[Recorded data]
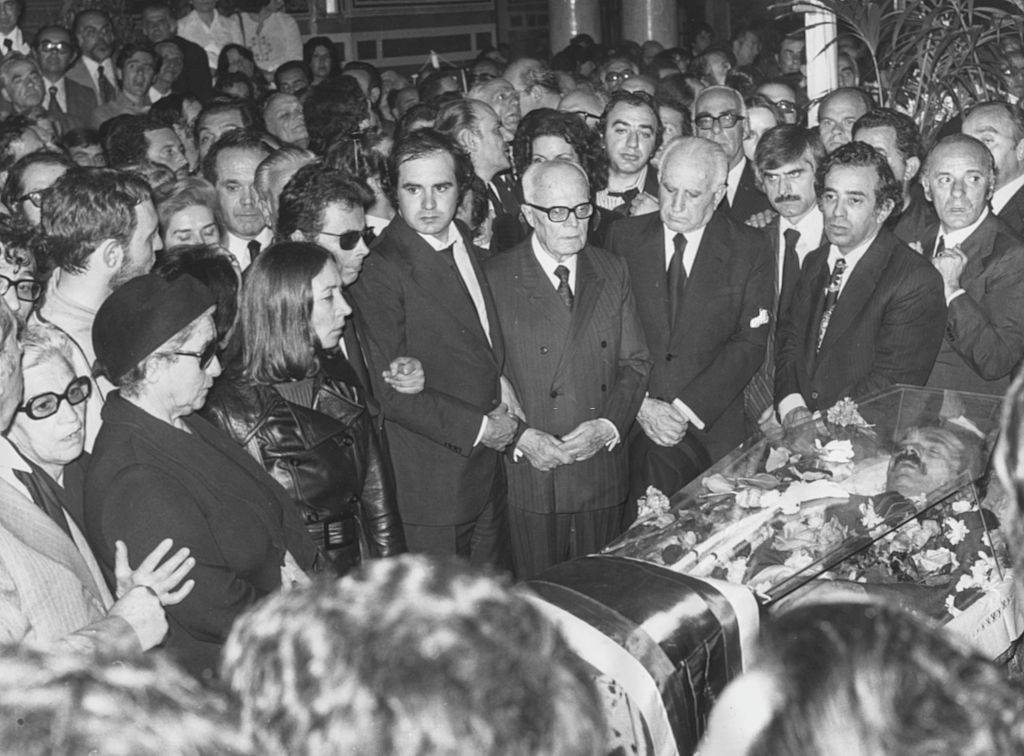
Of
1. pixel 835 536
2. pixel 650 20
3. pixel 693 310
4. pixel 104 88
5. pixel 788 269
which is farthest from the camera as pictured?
pixel 650 20

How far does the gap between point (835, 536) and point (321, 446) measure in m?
1.37

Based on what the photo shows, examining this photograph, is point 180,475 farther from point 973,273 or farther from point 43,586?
point 973,273

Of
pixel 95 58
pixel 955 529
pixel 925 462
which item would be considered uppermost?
pixel 95 58

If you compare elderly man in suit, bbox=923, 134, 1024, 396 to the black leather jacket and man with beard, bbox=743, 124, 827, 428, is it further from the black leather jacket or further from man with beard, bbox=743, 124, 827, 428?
the black leather jacket

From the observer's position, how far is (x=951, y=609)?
3.03m

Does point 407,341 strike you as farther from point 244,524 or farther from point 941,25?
point 941,25

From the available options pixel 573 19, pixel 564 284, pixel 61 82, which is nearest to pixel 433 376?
pixel 564 284

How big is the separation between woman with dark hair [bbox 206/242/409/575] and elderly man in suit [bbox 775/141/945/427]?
1492 millimetres

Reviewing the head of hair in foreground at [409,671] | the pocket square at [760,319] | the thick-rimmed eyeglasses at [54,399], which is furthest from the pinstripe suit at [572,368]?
the head of hair in foreground at [409,671]

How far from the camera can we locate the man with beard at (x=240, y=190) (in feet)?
17.0

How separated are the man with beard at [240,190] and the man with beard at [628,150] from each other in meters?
1.57

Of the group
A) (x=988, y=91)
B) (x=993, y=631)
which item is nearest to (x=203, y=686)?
(x=993, y=631)

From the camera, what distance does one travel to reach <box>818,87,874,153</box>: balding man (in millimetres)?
6012

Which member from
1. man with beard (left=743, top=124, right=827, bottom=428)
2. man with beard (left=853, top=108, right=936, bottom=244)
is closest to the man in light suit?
man with beard (left=743, top=124, right=827, bottom=428)
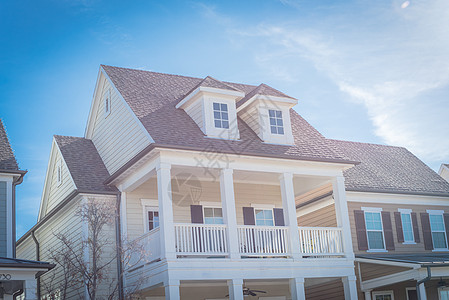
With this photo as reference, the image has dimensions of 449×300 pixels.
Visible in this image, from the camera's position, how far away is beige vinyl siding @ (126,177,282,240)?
18.7m

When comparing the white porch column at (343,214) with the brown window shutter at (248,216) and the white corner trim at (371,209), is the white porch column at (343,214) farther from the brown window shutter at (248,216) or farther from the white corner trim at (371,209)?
the brown window shutter at (248,216)

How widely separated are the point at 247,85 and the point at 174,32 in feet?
23.3

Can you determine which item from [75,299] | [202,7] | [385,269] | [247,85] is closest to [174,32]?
[202,7]

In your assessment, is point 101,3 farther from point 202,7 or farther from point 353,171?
point 353,171

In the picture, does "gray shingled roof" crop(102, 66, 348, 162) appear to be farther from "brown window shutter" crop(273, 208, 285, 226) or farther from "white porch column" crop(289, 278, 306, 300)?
"white porch column" crop(289, 278, 306, 300)

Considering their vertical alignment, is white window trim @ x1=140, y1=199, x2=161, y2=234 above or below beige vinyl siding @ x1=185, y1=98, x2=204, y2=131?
below

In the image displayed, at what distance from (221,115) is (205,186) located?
2.81 metres

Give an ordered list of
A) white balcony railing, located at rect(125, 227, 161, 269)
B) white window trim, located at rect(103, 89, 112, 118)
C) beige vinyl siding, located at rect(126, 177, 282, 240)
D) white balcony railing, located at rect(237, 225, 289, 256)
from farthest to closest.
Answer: white window trim, located at rect(103, 89, 112, 118), beige vinyl siding, located at rect(126, 177, 282, 240), white balcony railing, located at rect(237, 225, 289, 256), white balcony railing, located at rect(125, 227, 161, 269)

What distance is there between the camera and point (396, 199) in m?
22.6

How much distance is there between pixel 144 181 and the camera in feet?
58.9

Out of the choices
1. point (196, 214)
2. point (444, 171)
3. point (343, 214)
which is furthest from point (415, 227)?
point (196, 214)

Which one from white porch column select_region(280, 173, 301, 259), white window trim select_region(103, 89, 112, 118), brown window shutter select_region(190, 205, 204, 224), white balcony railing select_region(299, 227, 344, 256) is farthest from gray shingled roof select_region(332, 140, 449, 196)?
white window trim select_region(103, 89, 112, 118)

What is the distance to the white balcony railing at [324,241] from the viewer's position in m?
18.3

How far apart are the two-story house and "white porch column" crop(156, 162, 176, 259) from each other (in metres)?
0.03
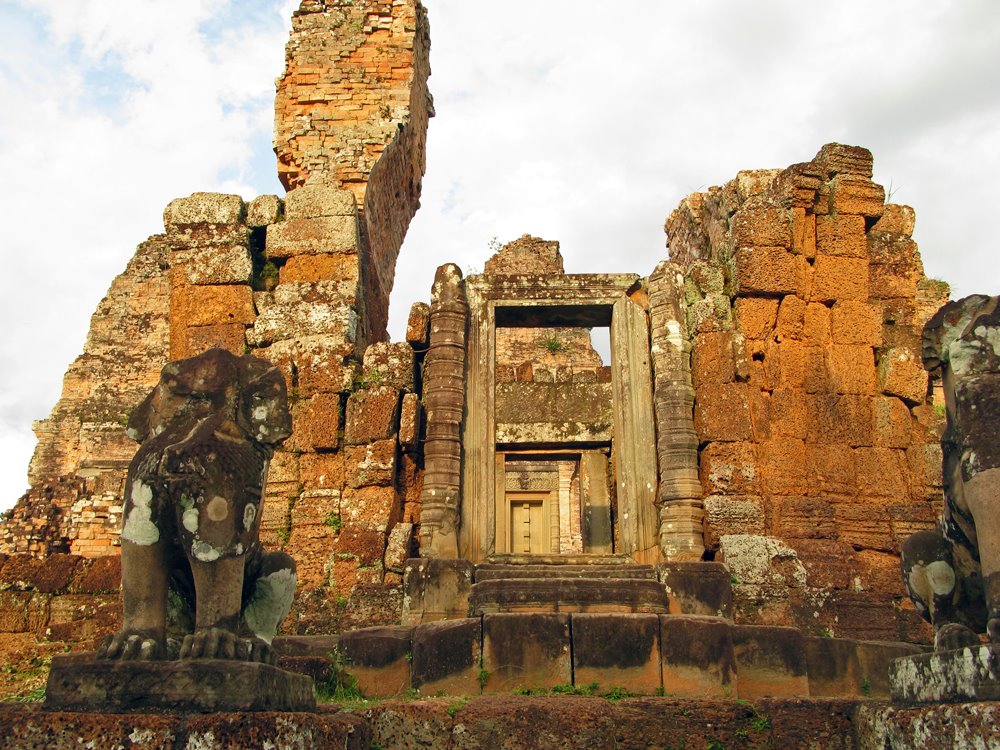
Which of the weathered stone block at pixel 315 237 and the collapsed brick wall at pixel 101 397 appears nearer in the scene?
the weathered stone block at pixel 315 237

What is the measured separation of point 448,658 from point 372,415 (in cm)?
321

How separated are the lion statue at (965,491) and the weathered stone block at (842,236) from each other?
19.4ft

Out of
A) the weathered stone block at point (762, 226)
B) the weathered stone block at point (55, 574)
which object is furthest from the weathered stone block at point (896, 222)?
the weathered stone block at point (55, 574)

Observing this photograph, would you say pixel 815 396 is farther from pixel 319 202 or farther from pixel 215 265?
pixel 215 265

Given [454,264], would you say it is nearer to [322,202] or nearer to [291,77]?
[322,202]

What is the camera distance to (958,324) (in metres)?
4.67

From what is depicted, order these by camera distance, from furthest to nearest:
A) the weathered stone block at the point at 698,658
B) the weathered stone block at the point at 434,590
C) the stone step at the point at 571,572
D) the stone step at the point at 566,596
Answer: the stone step at the point at 571,572 < the weathered stone block at the point at 434,590 < the stone step at the point at 566,596 < the weathered stone block at the point at 698,658

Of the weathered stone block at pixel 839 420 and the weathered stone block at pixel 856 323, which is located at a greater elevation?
the weathered stone block at pixel 856 323

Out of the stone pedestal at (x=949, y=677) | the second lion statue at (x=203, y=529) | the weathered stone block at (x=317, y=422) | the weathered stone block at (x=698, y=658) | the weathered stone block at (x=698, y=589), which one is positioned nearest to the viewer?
the stone pedestal at (x=949, y=677)

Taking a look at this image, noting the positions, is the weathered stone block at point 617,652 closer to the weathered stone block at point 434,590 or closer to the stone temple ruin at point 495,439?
the stone temple ruin at point 495,439

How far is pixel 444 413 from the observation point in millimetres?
9672

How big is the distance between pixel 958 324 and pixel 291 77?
9.33m

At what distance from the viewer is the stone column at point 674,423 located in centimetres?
917

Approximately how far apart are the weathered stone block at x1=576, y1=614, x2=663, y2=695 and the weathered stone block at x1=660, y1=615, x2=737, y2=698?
0.25ft
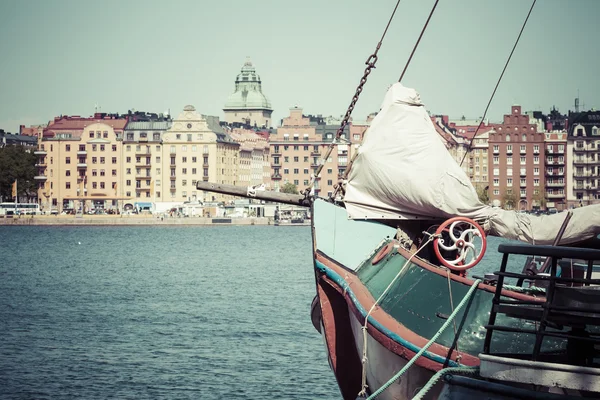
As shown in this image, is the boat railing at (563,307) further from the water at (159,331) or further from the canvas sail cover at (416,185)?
the water at (159,331)

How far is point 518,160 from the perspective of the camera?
6718 inches

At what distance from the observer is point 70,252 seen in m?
94.0

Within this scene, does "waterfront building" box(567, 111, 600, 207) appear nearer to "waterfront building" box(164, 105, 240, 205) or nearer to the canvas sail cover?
"waterfront building" box(164, 105, 240, 205)

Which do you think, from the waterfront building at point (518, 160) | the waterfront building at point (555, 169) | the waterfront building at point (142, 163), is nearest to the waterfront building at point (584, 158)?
the waterfront building at point (555, 169)

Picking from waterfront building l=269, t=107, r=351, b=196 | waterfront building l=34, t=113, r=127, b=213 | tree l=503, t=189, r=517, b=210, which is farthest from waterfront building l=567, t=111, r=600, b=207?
waterfront building l=34, t=113, r=127, b=213

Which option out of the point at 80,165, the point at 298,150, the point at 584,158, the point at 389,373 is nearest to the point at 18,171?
the point at 80,165

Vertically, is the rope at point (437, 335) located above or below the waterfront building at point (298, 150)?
below

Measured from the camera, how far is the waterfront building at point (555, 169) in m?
171

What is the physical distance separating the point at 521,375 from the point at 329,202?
6753mm

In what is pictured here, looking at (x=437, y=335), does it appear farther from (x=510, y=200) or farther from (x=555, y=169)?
(x=555, y=169)

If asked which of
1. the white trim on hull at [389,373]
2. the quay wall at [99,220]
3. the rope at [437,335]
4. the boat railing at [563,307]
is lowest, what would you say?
the quay wall at [99,220]

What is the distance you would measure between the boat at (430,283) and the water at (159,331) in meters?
8.65

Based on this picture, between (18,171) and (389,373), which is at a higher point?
(18,171)

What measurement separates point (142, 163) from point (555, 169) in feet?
220
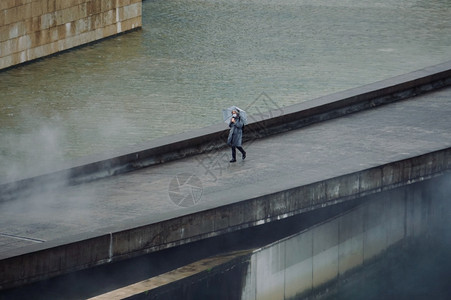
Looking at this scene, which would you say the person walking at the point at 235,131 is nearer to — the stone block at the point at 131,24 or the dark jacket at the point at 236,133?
the dark jacket at the point at 236,133

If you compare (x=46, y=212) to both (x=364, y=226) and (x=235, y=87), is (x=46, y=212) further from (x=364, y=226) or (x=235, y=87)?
(x=235, y=87)

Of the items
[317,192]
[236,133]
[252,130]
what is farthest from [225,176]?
[252,130]

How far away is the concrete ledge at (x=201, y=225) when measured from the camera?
11.7 metres

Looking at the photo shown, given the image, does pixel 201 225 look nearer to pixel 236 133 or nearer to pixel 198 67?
pixel 236 133

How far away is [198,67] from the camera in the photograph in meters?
23.9

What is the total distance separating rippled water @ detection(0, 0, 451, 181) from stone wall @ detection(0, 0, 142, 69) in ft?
1.03

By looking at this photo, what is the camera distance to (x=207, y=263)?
549 inches

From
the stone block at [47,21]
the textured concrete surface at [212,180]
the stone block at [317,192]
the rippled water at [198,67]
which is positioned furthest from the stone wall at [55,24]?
the stone block at [317,192]

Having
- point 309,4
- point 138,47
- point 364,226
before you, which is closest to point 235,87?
point 138,47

→ **The request**: Could you give again exactly the lines from the line containing "How far away is [198,67]" through the final line of the data above, and no others?

→ **Solution**:
How far away is [198,67] from the camera in the photograph in meters?
23.9

What is the total distance separating rippled water @ detection(0, 0, 451, 181) from stone wall @ detection(0, 0, 142, 69) in ft?
1.03

By looking at this photo, what is the camera distance to (x=207, y=263)?
549 inches

From
the stone block at [47,21]
the textured concrete surface at [212,180]
the stone block at [317,192]
the rippled water at [198,67]
which is positioned furthest from the stone wall at [55,24]?
the stone block at [317,192]

Having
- point 309,4
- point 138,47
- point 364,226
before you, which is closest to point 235,87?
point 138,47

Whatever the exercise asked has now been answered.